**TASK PROMPT**
Give back every record verbatim, but not the pictures.
Segment Start: ENTRIES SHOWN
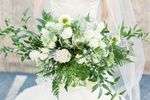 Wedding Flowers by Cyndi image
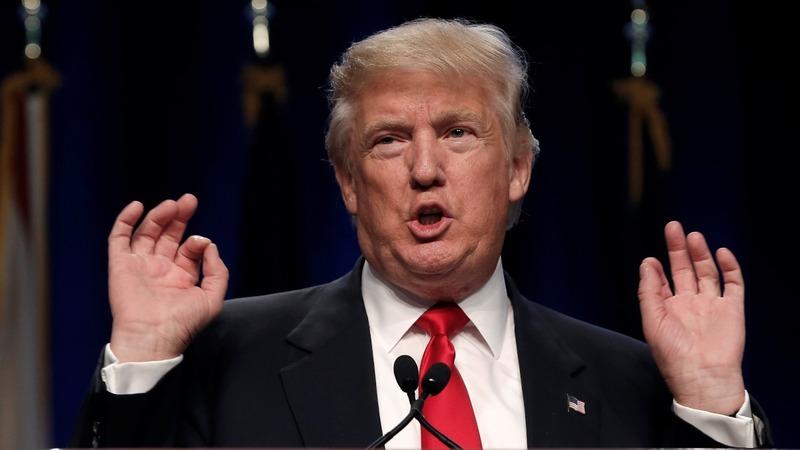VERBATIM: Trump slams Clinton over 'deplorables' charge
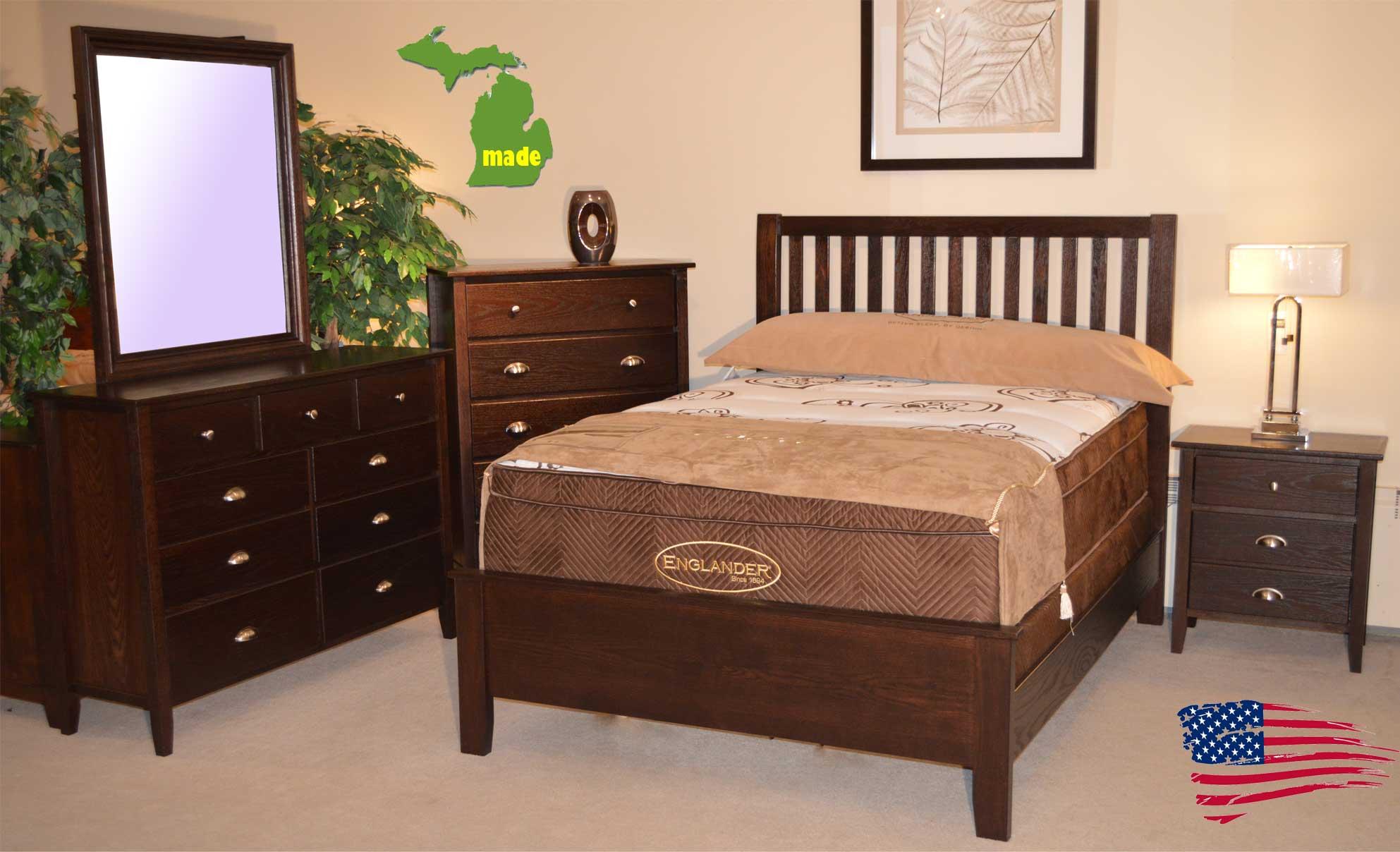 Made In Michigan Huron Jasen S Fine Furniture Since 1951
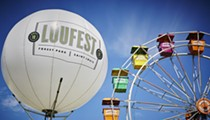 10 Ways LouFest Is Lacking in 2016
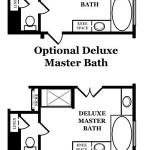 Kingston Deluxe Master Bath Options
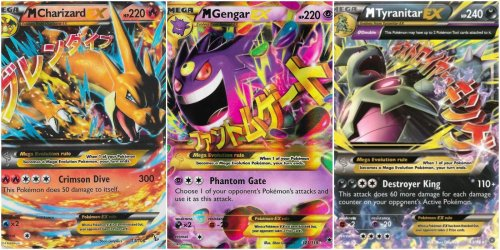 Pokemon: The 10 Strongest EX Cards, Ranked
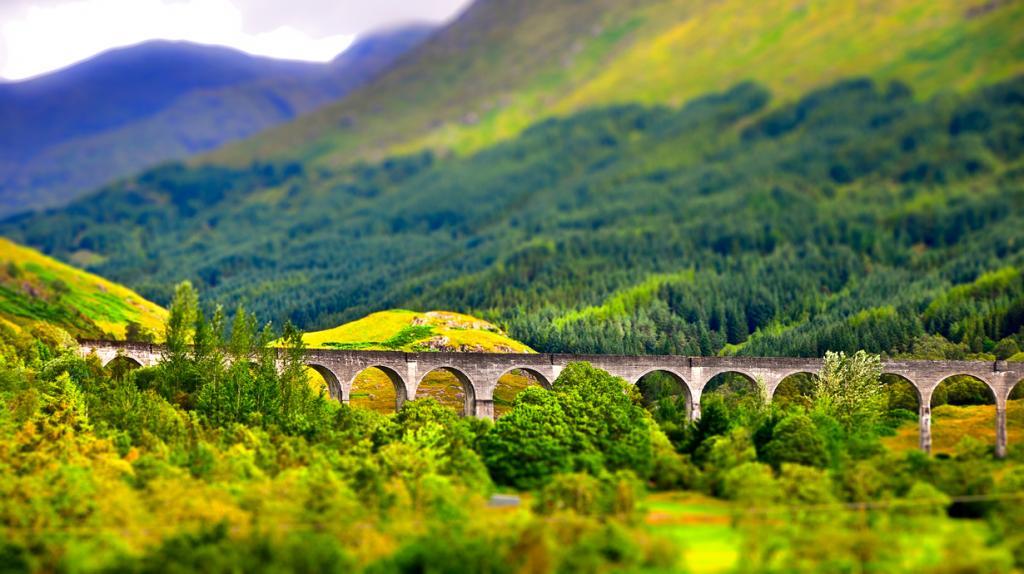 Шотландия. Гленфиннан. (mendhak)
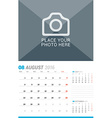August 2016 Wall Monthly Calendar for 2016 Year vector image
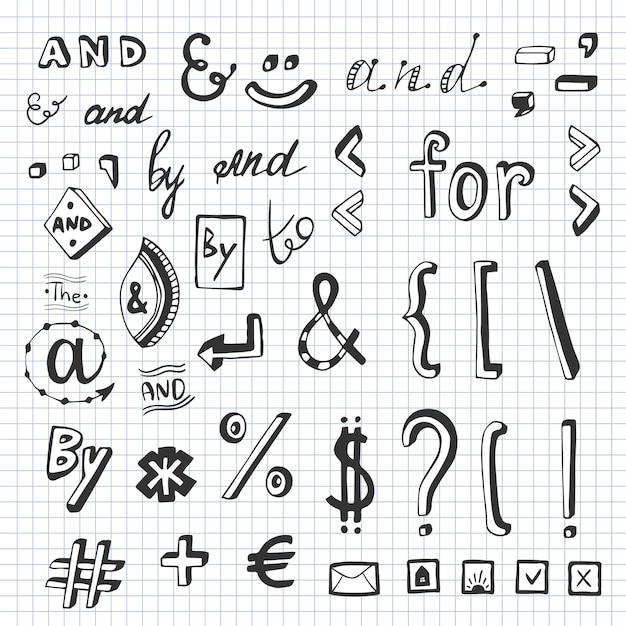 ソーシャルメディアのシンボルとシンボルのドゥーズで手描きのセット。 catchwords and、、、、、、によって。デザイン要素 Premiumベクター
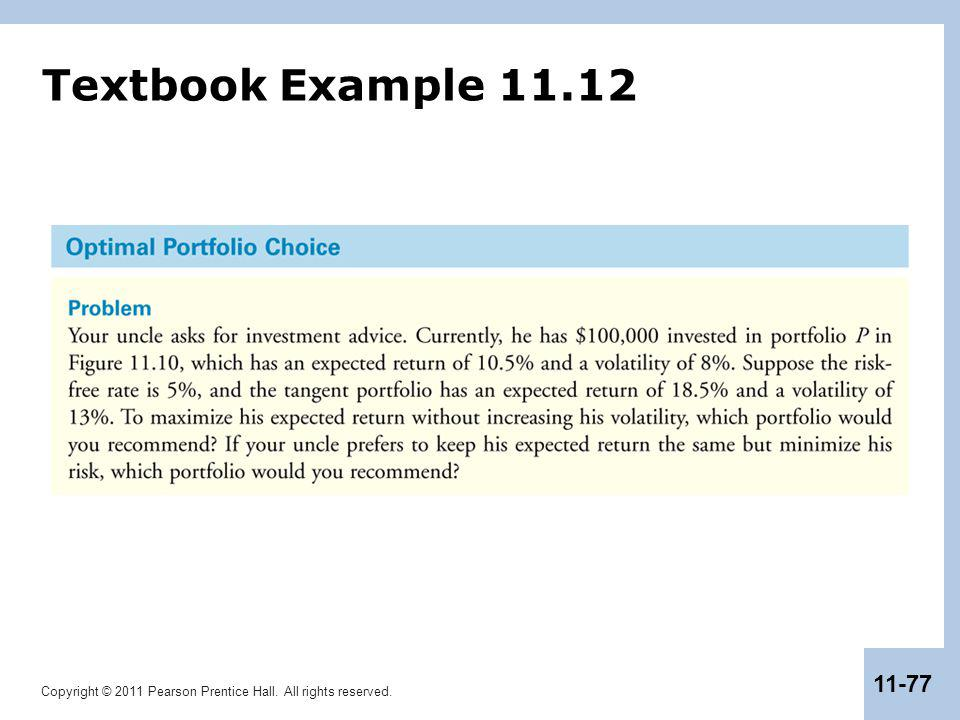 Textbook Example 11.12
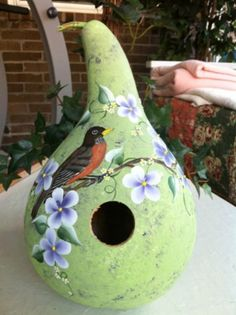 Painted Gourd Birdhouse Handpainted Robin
Segment End: ENTRIES SHOWN
**REPLY**
 Wedding Flowers by Cyndi image
VERBATIM: Trump slams Clinton over 'deplorables' charge
 Made In Michigan Huron Jasen S Fine Furniture Since 1951
 10 Ways LouFest Is Lacking in 2016
 Kingston Deluxe Master Bath Options
 Pokemon: The 10 Strongest EX Cards, Ranked
 Шотландия. Гленфиннан. (mendhak)
August 2016 Wall Monthly Calendar for 2016 Year vector image
 ソーシャルメディアのシンボルとシンボルのドゥーズで手描きのセット。 catchwords and、、、、、、によって。デザイン要素 Premiumベクター
 Textbook Example 11.12
 Painted Gourd Birdhouse Handpainted Robin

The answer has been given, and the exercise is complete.